'''
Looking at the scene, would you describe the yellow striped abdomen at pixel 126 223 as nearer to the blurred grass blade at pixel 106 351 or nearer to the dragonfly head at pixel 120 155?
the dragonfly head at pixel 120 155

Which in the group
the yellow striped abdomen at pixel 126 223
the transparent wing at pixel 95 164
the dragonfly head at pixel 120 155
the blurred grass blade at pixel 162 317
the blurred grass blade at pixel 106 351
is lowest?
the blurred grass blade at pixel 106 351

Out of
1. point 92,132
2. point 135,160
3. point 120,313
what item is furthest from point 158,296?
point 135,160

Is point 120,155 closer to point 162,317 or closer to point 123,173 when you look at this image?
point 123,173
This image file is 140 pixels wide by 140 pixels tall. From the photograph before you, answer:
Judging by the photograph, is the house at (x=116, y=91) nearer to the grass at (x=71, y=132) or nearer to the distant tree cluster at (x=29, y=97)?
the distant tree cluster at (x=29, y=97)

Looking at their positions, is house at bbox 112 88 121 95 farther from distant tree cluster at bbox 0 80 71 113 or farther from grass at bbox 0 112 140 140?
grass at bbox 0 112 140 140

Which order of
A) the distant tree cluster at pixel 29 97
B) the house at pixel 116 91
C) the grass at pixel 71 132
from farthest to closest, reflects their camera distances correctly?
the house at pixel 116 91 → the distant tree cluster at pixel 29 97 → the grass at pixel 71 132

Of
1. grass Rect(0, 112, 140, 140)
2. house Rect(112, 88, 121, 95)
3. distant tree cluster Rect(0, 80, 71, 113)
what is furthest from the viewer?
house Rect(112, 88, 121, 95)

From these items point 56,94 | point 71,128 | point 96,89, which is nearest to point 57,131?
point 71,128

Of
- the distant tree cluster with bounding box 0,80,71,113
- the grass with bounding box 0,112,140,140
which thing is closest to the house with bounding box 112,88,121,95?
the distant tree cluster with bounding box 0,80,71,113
'''
Gib die Zeilen der Datensätze wortgetreu aus, beginnend mit der Zeile, die „From these items“ enthält, und endend mit der letzten Zeile der Datensätze. Beide Enden gehören dazu.

ERGEBNIS DER ÜBUNG:
From these items point 56,94 | point 71,128 | point 96,89, which is nearest to point 57,131?
point 71,128

Of
- the distant tree cluster with bounding box 0,80,71,113
- the grass with bounding box 0,112,140,140
which thing is closest to the house with bounding box 112,88,121,95?
the distant tree cluster with bounding box 0,80,71,113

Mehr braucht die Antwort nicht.